Une autonomie excellente… quand on ne joue pas
Comme promis, parlons de l’autonomie du ROG Phone 5. Avec ses deux batteries de 3000 mAh, ce qui lui confère une capacité totale de 6000 mAh, le ROG Phone 5 devrait, comme ses prédécesseurs, battre des records. Notre laboratoire a testé son autonomie dans ses différents modes histoire de voir si la promesse marketing d’Asus était tenue.
Par défaut, l’Asus ROG Phone 5 est configuré en mode « dynamique ». L’écran monte à 144 Hz si vous le souhaitez et les performances du processeur sont considérées normales. Dans cette configuration, le smartphone a résisté 16h51 à notre test d’autonomie polyvalente. En streaming vidéo (14h27) et en communication (27h59), il s’en est aussi bien sorti.
Dans le fameux mode X, celui dédié au jeu vidéo, l’autonomie prend un petit coup (14h10 en polyvalente, 11h59 en streaming vidéo). C’est normal, le processeur ne se met plus aucune limite. En revanche, en mode ultra durable, c’est excellent (21h22 d’autonomie polyvalente). Ici, le smartphone réduit volontairement ses performances.
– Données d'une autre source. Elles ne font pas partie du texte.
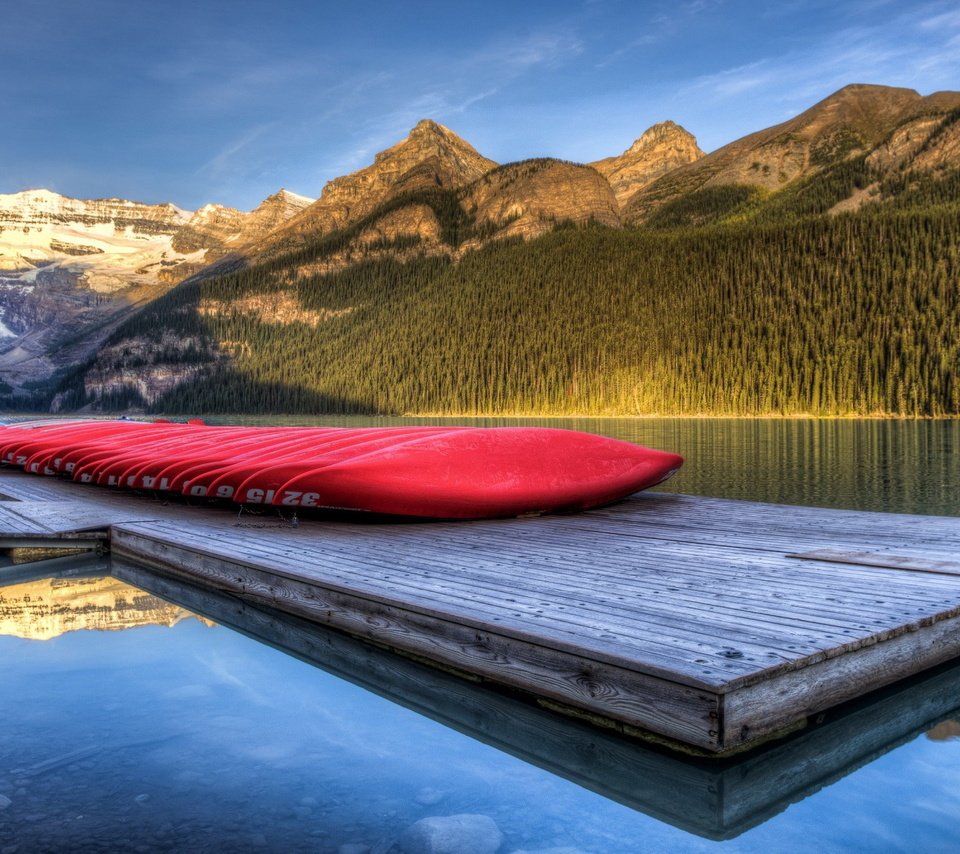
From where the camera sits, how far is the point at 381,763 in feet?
11.2

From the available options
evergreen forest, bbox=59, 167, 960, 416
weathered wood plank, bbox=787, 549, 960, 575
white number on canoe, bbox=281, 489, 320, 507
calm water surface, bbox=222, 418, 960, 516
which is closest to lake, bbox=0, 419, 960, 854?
weathered wood plank, bbox=787, 549, 960, 575

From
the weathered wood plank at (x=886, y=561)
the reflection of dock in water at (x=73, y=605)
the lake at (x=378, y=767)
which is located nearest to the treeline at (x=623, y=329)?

Ce que nous constatons, c’est que l’Asus ROG Phone 5 est un smartphone extrêmement endurant… mais ne bat pas des records comme ses prédécesseurs. Le Snapdragon 888 est sans doute responsable, nous n’avons pour l’instant jamais testé un smartphone avec cette puce aussi coriace que son prédécesseur. Dans tous les cas, ces mesures ne veulent pas dire grand-chose. Si vous jouez deux ou trois heures par jour avec l’appareil, il vous faudra impérativement le recharger. Bref, un smartphone n’est vraiment pas une console.